◆ BRIEF ◆
Copy the records that follow exactly as written, but not their pictures.

◆ DATA SUPPLIED ◆
□ □ □

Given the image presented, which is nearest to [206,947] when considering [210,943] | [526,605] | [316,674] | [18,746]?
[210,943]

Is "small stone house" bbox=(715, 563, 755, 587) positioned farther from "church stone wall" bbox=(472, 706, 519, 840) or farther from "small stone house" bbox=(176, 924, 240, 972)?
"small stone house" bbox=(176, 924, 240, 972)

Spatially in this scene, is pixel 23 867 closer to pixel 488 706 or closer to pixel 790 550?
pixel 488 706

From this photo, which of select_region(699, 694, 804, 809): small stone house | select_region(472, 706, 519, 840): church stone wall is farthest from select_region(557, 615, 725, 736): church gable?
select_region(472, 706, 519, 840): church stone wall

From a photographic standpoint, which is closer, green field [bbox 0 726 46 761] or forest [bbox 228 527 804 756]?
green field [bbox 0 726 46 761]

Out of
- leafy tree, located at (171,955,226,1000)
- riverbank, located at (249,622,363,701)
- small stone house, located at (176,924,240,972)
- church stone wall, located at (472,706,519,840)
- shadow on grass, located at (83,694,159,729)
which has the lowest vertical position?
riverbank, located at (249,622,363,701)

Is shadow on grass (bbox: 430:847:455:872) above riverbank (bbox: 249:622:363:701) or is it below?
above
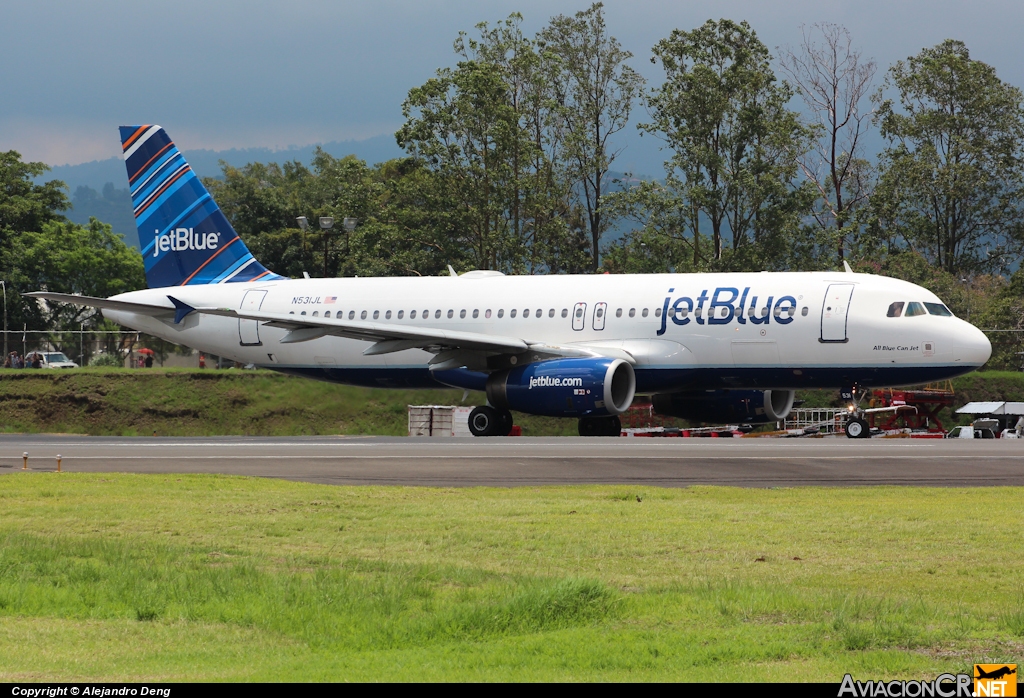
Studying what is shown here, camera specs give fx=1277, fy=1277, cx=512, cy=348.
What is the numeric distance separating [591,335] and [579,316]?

□ □ □

◆ ANSWER TO THE PROBLEM ◆
Given the image presented, which is nearest to [206,947] when considering [210,943] | [526,605] | [316,674] | [18,746]?
[210,943]

Is "small stone house" bbox=(715, 563, 755, 587) positioned farther from "church stone wall" bbox=(472, 706, 519, 840) or farther from "small stone house" bbox=(176, 924, 240, 972)?
"small stone house" bbox=(176, 924, 240, 972)

Spatially in this scene, is pixel 23 867 closer to pixel 488 706 or closer to pixel 790 550?
pixel 488 706

From this photo, which of select_region(699, 694, 804, 809): small stone house | select_region(472, 706, 519, 840): church stone wall is farthest from select_region(557, 615, 725, 736): church gable?
select_region(472, 706, 519, 840): church stone wall

From a photographic standpoint, which is closer, green field [bbox 0 726 46 761] or forest [bbox 228 527 804 756]?
green field [bbox 0 726 46 761]

Out of
- leafy tree, located at (171,955,226,1000)
- riverbank, located at (249,622,363,701)
- small stone house, located at (176,924,240,972)
- church stone wall, located at (472,706,519,840)
- shadow on grass, located at (83,694,159,729)
which has the lowest vertical position?
riverbank, located at (249,622,363,701)

Is shadow on grass (bbox: 430:847:455:872) above riverbank (bbox: 249:622:363:701) or is it below?
above
Studying what is shown here, camera specs give fx=1277, fy=1277, cx=512, cy=348.
What is the numeric distance separating [591,335] and [579,316]?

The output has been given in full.